• _Goal 1_
Return verbatim the lines of the segmentation records, everything from the line containing "Find all instances of 'left lung'." down to the line containing "Outline any instance of 'right lung'.", both included.

• _Selected passage_
---------------

That is not how progress and justice happen. It happens, as Dr. King’s quote says, through sacrifice, suffering, and struggle. These are the ways of Christmas- the tireless exertions and passionate concern of dedicated individuals- God’s people.

The prophet Amos (5:23-24) challenged God’s people to live, not just sing, to practice justice not just pay lip service:
Take away from Me the noise of your songs; I will not even listen to the sound of your harps. But let justice roll down like waters And righteousness like an ever-flowing stream.
Another prophet, Micah, (6:8) echoes it so poetically that the depth and challenge can be missed:
He has told you, O man, what is good;
And what does the LORD require of you
But to do justice,
to love kindness,
And to walk humbly with your God?

Isn’t that what we have been discovering throughout these past weeks of Advent?
Hope,
reaching out with unconditional love,
fills us and others with joy
so that peace is found within and around.
Then, in humility we respond to become part of this call of God, and
we become bearers of light pushing back the darkness.
Because of that we sacrifice and stand up for justice.
As I have said a number of different ways this past month, resistance is not passive; non-violence is not a call to be a doormat. It is a way of life that puts the inner life together with our outer life. It melds us into a unity of purpose and hope. Then we live it. Again, and again, and again I say- we live it. It will do far more than bring some physical light and warmth to the darkness of winter, it will be our way of affirming the ways of God- however we may each understand God- allowing us to find the deaths of grace.

How better to end the year and the Christmas season of posts than the amazing words of poet, author, theologian, teacher, and mystic Howard Thurman:
When the song of the angels is stilled,
When the star in the sky is gone,
When the kings and the princes are home,
When the shepherds are back with their flocks,
The work of Christmas begins:
To find the lost,
To heal the broken,
To feed the hungry,
To release the prisoner,
To rebuild the nations,
To bring peace among people,
To make music in the heart.

Monday, December 25, 2017

Spirituality as Resistance: Light in the Darkness

It has always been one of the core beliefs of my faith that resistance to the world’s ways is at the heart of the Judeo-Christian ethic. It may also be at the heart of other faiths, but this is the one I know best and am steeped in. Between now and Epiphany Sunday on January 7 I will take one of the traditional themes of the season and relate it to our present day resistance to some difficult and troubling things happening around us. I don't believe we are to withdraw from the world, but rather engage with the world (in, not of the world) with the Word in mind.



Christmas Day
December 25, 2017
Light as Resistance





Rage, rage, against the dying of the light!

---------------

Segmentation data:
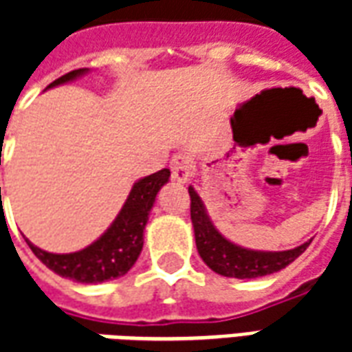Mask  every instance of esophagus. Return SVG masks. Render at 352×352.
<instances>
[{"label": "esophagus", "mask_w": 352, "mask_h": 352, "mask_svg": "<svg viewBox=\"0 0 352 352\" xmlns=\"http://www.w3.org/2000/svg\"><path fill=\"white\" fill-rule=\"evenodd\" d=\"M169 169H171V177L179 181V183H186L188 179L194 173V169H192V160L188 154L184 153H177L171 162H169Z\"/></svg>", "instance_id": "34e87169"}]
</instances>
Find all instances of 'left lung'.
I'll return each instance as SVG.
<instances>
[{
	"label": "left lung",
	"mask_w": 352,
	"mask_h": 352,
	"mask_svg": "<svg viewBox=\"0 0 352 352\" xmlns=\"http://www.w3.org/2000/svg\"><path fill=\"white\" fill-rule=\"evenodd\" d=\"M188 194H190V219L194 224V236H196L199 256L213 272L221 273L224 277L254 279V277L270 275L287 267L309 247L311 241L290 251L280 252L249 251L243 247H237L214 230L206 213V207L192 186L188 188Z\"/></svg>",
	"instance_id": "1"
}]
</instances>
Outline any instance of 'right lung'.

---------------

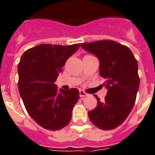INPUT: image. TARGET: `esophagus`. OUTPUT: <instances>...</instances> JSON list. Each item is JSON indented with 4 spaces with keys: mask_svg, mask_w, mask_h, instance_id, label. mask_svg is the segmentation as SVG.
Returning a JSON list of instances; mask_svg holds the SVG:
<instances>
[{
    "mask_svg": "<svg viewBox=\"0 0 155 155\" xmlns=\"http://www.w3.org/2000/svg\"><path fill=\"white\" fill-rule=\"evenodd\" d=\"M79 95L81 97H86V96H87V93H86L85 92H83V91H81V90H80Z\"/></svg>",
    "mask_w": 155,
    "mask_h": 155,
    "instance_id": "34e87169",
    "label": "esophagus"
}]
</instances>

---------------

• _Goal 2_
According to the Christmas passage, what does Howard Thurman say begins once the shepherds are back with their flocks?

• _Complete output 1_
Find all instances of 'left lung'.
I'll return each instance as SVG.
<instances>
[{
	"label": "left lung",
	"mask_w": 352,
	"mask_h": 352,
	"mask_svg": "<svg viewBox=\"0 0 352 352\" xmlns=\"http://www.w3.org/2000/svg\"><path fill=\"white\" fill-rule=\"evenodd\" d=\"M188 194H190V219L194 224V236H196L199 256L213 272L221 273L224 277L254 279V277L270 275L287 267L309 247L311 241L290 251L280 252L249 251L243 247H237L214 230L206 213V207L192 186L188 188Z\"/></svg>",
	"instance_id": "1"
}]
</instances>
Outline any instance of 'right lung'.

• _Complete output 2_
The work of Christmas.